**Co zrobić:** Przytocz słowo w słowo wszystkie poniższe pozycje, ale proszę pominąć w odpowiedzi obrazy.

**Pokazane pozycje:**
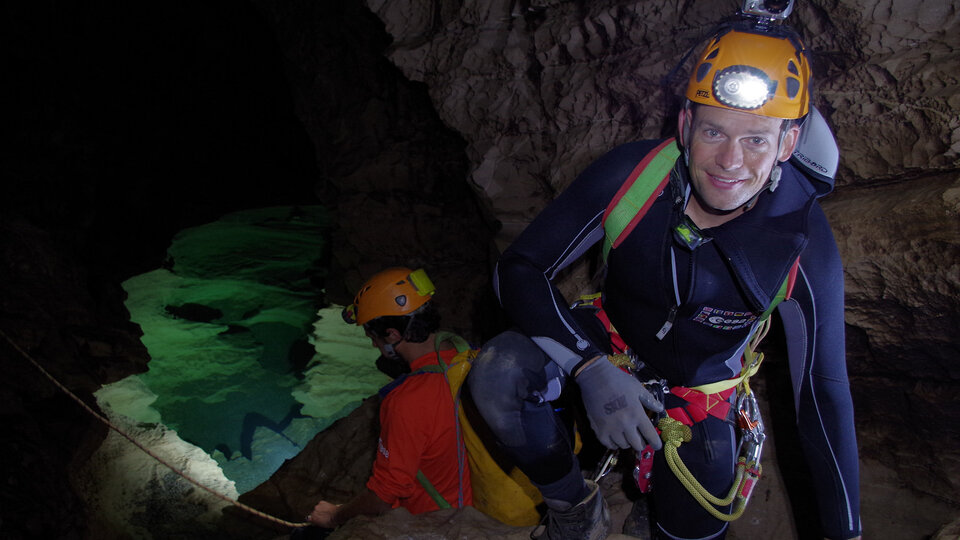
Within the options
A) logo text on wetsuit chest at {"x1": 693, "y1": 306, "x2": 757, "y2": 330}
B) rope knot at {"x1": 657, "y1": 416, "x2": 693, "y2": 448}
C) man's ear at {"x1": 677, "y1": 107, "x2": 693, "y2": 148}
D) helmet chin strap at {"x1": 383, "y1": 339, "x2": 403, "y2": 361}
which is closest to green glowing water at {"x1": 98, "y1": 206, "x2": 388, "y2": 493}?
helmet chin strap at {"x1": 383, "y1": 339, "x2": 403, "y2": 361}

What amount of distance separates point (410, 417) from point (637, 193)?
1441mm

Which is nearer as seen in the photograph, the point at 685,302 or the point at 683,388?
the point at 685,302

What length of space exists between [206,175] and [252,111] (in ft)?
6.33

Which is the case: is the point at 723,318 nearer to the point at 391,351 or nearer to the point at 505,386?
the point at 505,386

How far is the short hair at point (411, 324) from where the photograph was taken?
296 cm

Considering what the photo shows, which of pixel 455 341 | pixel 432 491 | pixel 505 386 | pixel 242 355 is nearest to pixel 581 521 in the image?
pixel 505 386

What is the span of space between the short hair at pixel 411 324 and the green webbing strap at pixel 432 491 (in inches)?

**Wynik zadania:**
Within the options
A) logo text on wetsuit chest at {"x1": 693, "y1": 306, "x2": 757, "y2": 330}
B) rope knot at {"x1": 657, "y1": 416, "x2": 693, "y2": 448}
C) man's ear at {"x1": 677, "y1": 107, "x2": 693, "y2": 148}
D) helmet chin strap at {"x1": 383, "y1": 339, "x2": 403, "y2": 361}
which is closest to green glowing water at {"x1": 98, "y1": 206, "x2": 388, "y2": 493}?
helmet chin strap at {"x1": 383, "y1": 339, "x2": 403, "y2": 361}

What amount of distance separates point (410, 417) from point (637, 193)?
1441mm

Which is nearer as seen in the photograph, the point at 685,302 or the point at 683,388?
the point at 685,302

What length of space exists between [206,175] and [252,111] (in ft)?
6.33

Which is the case: is the point at 723,318 nearer to the point at 391,351 or nearer to the point at 505,386?
the point at 505,386

How far is the short hair at point (411, 324) from where the photograph was taken?
296 cm

Considering what the photo shows, which of pixel 455 341 | pixel 432 491 | pixel 505 386 | pixel 242 355 is nearest to pixel 581 521 in the image?
pixel 505 386

What is the span of space between the short hair at pixel 411 324 and the green webbing strap at pixel 432 491 (in inches)?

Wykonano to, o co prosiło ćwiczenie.